• What you will do
Give an exact reproduction of the lines from the one with "Bullfighting Leaflet" to the final line of the entries below, both ends included, and omit the pictures.

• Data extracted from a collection
==================================================

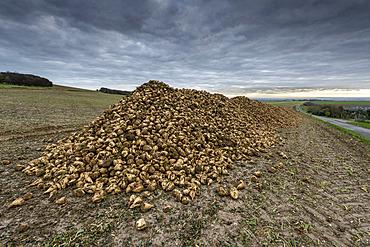Sugar beet harvest in a field in autumn, Pas-de-Calais, France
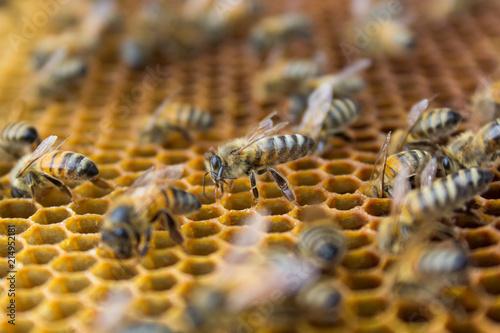 Plakat Honeycombs - sześciokątna struktura pełna miodu wewnątrz ula z pracującymi pszczołami.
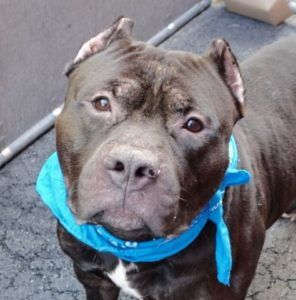 CHACORLTA – A1082090  MALE, BLACK / WHITE, AM PIT BULL TER MIX, 3 yrs OWNER SUR…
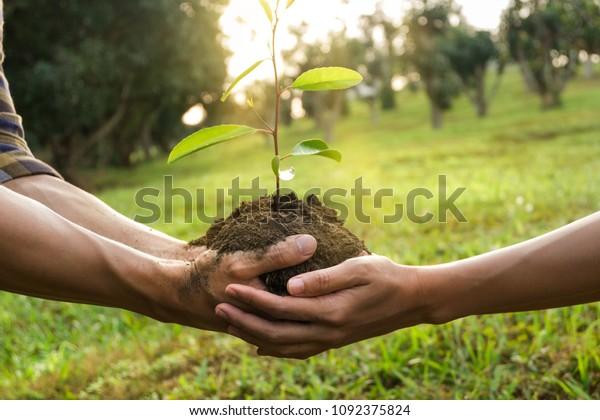 main de couple tenant un jeune arbre préparant une plante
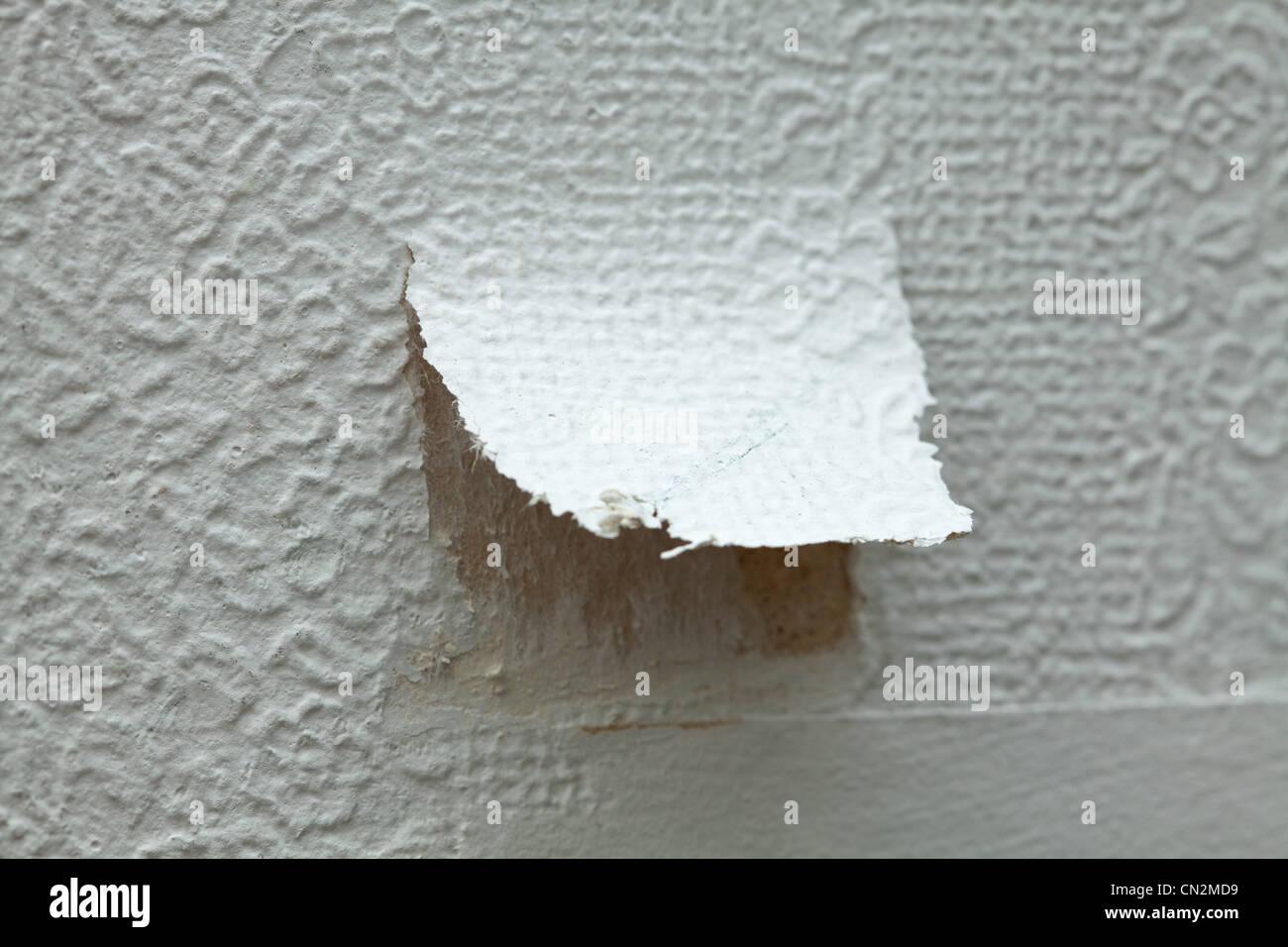 Zerrissene Tapeten Stockbild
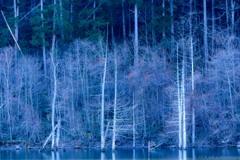 自然湖のほとり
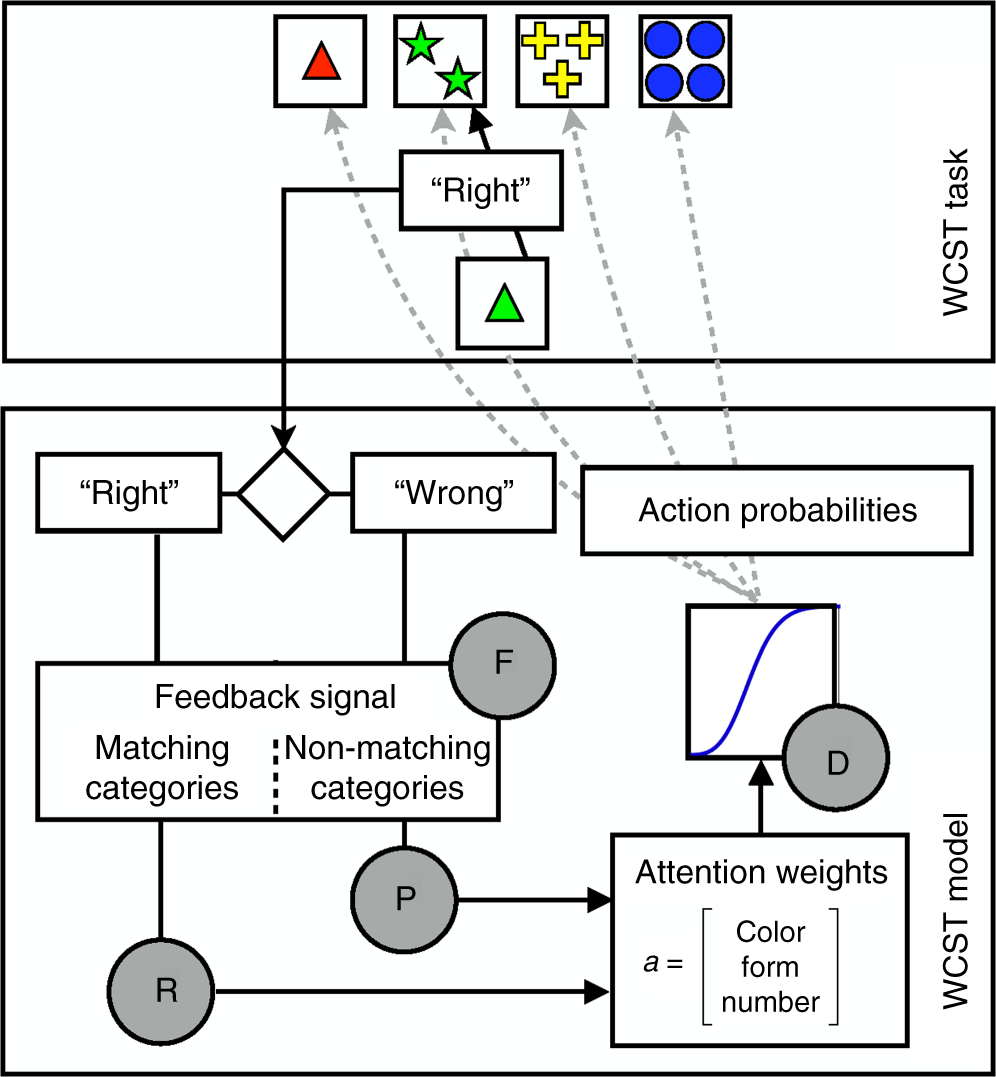 Model-based lesion mapping of cognitive control using the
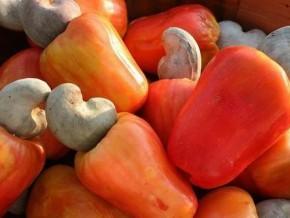 cameroun-le-gic-ribaou-a-produit-33-6-tonnes-d-anacarde-dans-la-region-du-nord-en-2017-augmentant-sa-recolte-d-environ-40
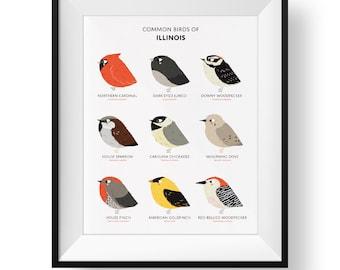 Common State Birds of Illinois Art Print • Illustrated Chubby Bird Print • Illinois Field Guide
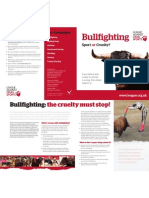 Bullfighting Leaflet
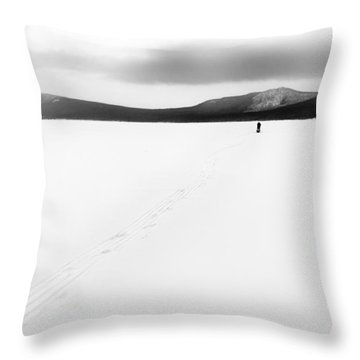 Sannikov Land Throw Pillow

==================================================

• Reply
 Bullfighting Leaflet
 Sannikov Land Throw Pillow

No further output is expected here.